Thursday, December 6, 2012

PHP + OpenOffice|LibreOffice = EXCEL & PDF Generator

To use OpenOffice from command-line to convert files is like this:

soffice -invisible -convert-to xls myfile.xml

In this case convert a xml file to xls. If you want a PDF file just change to:

soffice -invisible -convert-to pdf myfile.doc

You can use any kind of files supported by OpenOffice as input, and can define the parameter -convert-to to any format supported by Open Office.

I will now just talk about xml to xls, because is very most trick. And to PDF is simple like that above, nothing more to say about it.
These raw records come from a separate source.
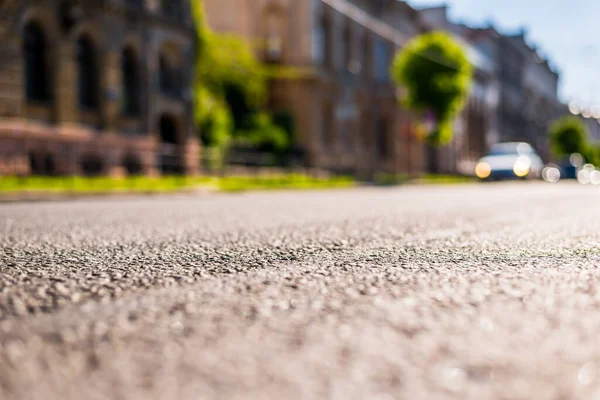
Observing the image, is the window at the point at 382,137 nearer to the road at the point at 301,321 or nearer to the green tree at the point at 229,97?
the green tree at the point at 229,97

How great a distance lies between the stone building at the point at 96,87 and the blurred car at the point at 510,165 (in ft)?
41.6

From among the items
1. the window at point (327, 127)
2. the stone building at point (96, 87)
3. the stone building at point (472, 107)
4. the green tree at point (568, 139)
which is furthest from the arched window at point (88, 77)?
the green tree at point (568, 139)

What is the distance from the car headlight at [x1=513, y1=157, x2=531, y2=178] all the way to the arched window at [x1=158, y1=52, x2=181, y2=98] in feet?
48.8

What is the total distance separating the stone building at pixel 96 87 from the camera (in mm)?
20188

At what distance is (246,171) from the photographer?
87.6ft

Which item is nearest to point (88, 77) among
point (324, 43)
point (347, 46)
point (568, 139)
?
point (324, 43)

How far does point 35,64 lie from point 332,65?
2349 cm

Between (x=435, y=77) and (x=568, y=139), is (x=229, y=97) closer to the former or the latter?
(x=435, y=77)

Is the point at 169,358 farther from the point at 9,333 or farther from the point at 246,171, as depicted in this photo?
the point at 246,171

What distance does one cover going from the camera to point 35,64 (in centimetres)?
2167

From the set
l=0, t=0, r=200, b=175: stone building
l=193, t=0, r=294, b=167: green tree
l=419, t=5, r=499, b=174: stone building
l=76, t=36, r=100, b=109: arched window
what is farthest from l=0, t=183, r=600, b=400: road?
l=419, t=5, r=499, b=174: stone building

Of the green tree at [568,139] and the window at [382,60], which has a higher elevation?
the window at [382,60]

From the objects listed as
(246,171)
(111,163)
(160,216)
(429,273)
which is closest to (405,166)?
(246,171)

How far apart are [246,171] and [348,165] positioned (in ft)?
55.2
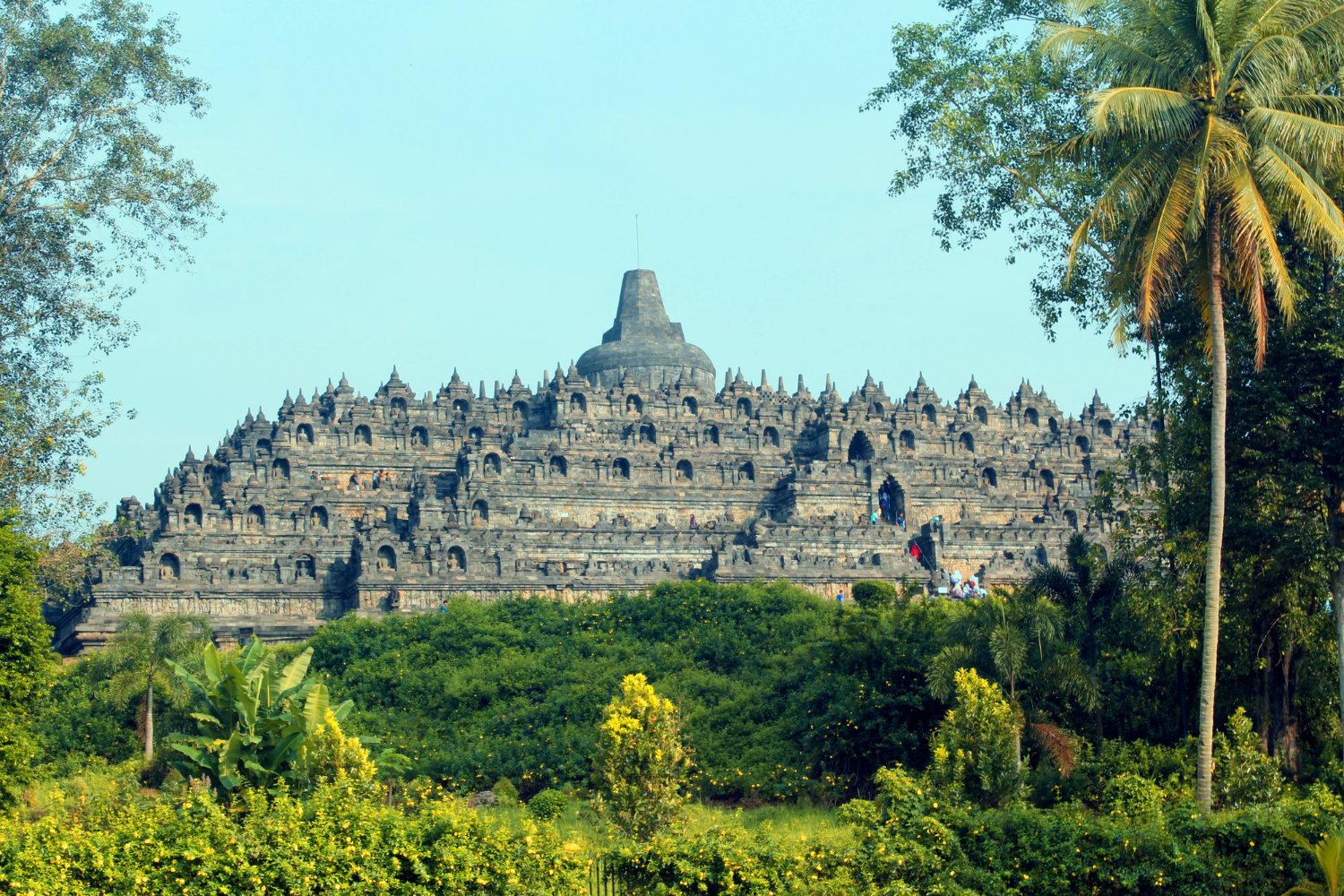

To generate a xml valid to Open Office is not easy because the character encode, in my case portuguese iso-8859-15. I had a nightmare, but at end was more simple than seemed.

I save my data in DB utf8_encode then I have to use this function stringToExcelXML to decode and convert to XML special characters format.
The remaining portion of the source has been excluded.